We employed t-Distributed Stochastic Neighbor Embedding (t-SNE) to reduce the dimensionality of post embeddings to two and plotted the results, shown in Figure 4. To provide a more intuitive illustration, we present two perspectives of the selected samples: (1) their distribution relative to positive and negative instances and (2) their distribution across the source and target domains.
Figure 4 is arranged in a 5 × 2 grid, yielding five subgraph groups from left to right. Each group contains two stacked subgraphs, corresponding to one of the five experimental settings: Ferguson, Germanwings-crash, Ottawashooting, Sydneysiege, and Charliehebdo. Across all these visualizations, the selected samples clearly lie between the positive and negative clusters, while also being farthest from the source domain. This indicates that our active learning strategy successfully identifies samples that introduce new and informative data features to the model.

4.2.5. Ablation Analysis

To assess the contribution of each major component, we compared DDT with three ablated variants:
  • DDT\T: DDT without textual features in the dual-feature sampler; only affective cues were used for sample selection.
  • DDT\A: DDT without affective features in the sampler, relying purely on textual signals to pick informative samples.
  • DDT\D: DDT without a domain discriminator, i.e., removing adversarial domain training during the pre-training stage and relying solely on labeled target data.
Figure 5 illustrates that dual-feature sampling and adversarial domain training were critical to DDT’s overall performance. When these components were absent, the respective ablated versions exhibited diminished accuracy throughout the active learning query cycles.
Interestingly, DDT\D outperformed other variants (and even DDT) in the pre-training phase. Because it does not employ adversarial training, it could directly learn domain-specific features from the 10% of labeled target data, thus initially achieving higher accuracy on that specific domain. By contrast, DDT (and other variants) focused on learning domain-invariant features via adversarial training, leading to temporarily lower accuracy in the target domain. However, after additional active learning cycles, DDT\D consistently lagged behind DDT because it failed to leverage the source-domain knowledge and shared feature space that adversarial training provides. As a result, DDT ultimately benefited from its capacity to fuse information from both source and target domains.
Meanwhile, DDT\T and DDT\A performed comparably to DDT in the initial stage but gradually fell behind during fine-tuning. Since each of these variants omitted one modality (textual or affective) when selecting samples from the unlabeled pool, they missed crucial cues. Consequently, they failed to discover the most informative candidates—those offering a balance of linguistic and emotional signals—and consequently realized less performance gain in subsequent queries. The improved performance of full DDT underscores the importance of incorporating both textual and affective features for richer exploration of the unlabeled data space.
Through the ablation analysis of DDT, we can draw the following conclusions.
  • The integration of textual and affective features proves advantageous for DDT to query the most informative posts.
  • The shared domain features learned by the dual-feature extractor are conducive to improving DDT’s performance in a new domain.

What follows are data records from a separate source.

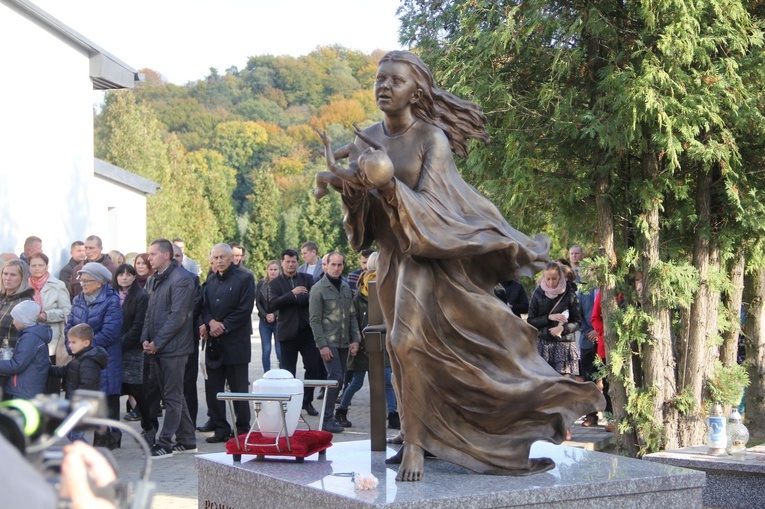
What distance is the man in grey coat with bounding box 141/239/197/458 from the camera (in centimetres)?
1012

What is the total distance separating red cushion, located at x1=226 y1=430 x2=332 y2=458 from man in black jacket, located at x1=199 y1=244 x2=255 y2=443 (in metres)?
4.61

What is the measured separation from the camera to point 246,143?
81.9 meters

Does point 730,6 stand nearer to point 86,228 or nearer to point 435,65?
point 435,65

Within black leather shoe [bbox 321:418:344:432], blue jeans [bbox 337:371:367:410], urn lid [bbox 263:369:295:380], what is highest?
urn lid [bbox 263:369:295:380]

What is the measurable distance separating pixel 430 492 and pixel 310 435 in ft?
4.53

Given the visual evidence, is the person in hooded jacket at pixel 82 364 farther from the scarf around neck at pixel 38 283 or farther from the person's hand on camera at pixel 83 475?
the person's hand on camera at pixel 83 475

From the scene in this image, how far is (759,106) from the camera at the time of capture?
9.22m

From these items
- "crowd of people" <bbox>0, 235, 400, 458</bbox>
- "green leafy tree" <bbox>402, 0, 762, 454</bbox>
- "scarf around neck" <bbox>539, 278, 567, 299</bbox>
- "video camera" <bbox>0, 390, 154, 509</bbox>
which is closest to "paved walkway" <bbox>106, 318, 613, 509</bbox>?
"crowd of people" <bbox>0, 235, 400, 458</bbox>

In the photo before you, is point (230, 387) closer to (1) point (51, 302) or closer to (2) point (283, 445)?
(1) point (51, 302)

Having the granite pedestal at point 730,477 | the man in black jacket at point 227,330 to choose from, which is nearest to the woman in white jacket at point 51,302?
the man in black jacket at point 227,330

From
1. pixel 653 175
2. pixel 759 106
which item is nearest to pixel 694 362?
pixel 653 175

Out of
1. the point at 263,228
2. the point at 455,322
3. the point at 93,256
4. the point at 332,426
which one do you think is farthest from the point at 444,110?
the point at 263,228

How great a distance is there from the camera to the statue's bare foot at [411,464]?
18.0 feet

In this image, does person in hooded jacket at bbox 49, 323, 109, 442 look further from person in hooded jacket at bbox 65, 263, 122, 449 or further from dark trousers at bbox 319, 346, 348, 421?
dark trousers at bbox 319, 346, 348, 421
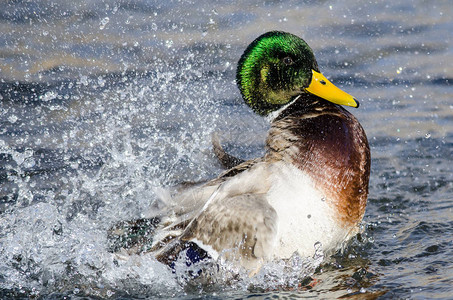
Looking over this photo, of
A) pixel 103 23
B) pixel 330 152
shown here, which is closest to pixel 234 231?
pixel 330 152

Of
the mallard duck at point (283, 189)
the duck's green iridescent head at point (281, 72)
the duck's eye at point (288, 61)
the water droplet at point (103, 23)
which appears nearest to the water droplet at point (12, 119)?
the water droplet at point (103, 23)

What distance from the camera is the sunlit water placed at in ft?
12.0

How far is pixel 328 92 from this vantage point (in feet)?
12.7

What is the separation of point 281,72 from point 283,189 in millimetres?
822

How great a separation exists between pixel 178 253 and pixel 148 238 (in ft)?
1.08

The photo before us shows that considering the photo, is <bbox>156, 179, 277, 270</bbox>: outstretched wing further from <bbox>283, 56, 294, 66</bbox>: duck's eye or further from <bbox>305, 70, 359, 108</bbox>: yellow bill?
<bbox>283, 56, 294, 66</bbox>: duck's eye

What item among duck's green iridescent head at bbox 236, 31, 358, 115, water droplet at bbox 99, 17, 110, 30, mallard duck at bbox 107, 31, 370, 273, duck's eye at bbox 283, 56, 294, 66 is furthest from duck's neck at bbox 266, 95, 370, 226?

4.2.6. Hyperparameter Sensitivity

As discussed earlier, DDT first selects n × b unlabeled samples in a pre-sampling stage using the dual-feature sampler and then chooses the most uncertain of those n × b candidates for annotation. Therefore, the hyperparameter n critically influences sample diversity and informativeness. We evaluated DDT’s accuracy under different values of n to investigate its impact on the sampling process.
Figure 6 presents the performance of our model with various n. We observe that the highest accuracy was achieved when n was set to 2. When n = 1 , the pre-sampling step degenerated into a single-pass strategy relying solely on the dual-feature sampler’s dissimilarity measure—potentially selecting outliers and limiting performance gains. Conversely, as n grew larger and n × b became comparable to the entire unlabeled pool, the approach resembled an uncertainty-only sampling strategy, diminishing the added value of the dual-feature sampler and reducing the overall diversity of candidates. Hence, setting n = 2 struck an effective balance between discovering informative outliers and ensuring sufficient diversity, leading to optimal performance in our experiments.
Moreover, we examined how assigning different weights to losses in the pre-training phase affected subsequent performance. Specifically, we varied the relative weights of the fake information detector, domain discriminator, and dual-feature sampler losses in Equation (9). As shown in Figure 7, increasing the weight of the fake information detector loss during pre-training led to poorer fine-tuning performance. We attributed this to the model overfitting the detection task and losing its adaptability to new events. In contrast, increasing the domain discriminator loss weight enhanced the model’s ability to learn shared domain features, ultimately boosting accuracy in the fine-tuning stage. Similarly, raising the weight of the dual-feature sampler loss was especially beneficial when a larger volume of labeled data became available, as it allowed the model to better isolate informative samples by learning the gap between the labeled and unlabeled pools. Furthermore, setting the losses to a 1:1:1 ratio balanced the three objectives effectively, yielding a strong overall improvement as labeled data accumulated. These findings underscore the importance of carefully tuning the loss weighting scheme in Equation (9) to optimize DDT’s performance.
In addition, the parameter λ t in Equation (10) was pivotal during fine-tuning. We evaluated λ t { 0.5 , 1 , 2 } and report the results in Figure 8. Our experiments indicated that λ t = 1 achieved the best overall performance. When the fake information detector was given excessive weight, the model initially attained higher accuracy but subsequently experienced slower improvement, reflecting the insufficient adaptation of the dual-feature sampler. Conversely, setting λ t = 2 accelerated the performance gain by better balancing the roles of the detector and sampler. These outcomes further underscore the significance of tuning loss components in both pre-training and fine-tuning phases for the optimal performance of DDT.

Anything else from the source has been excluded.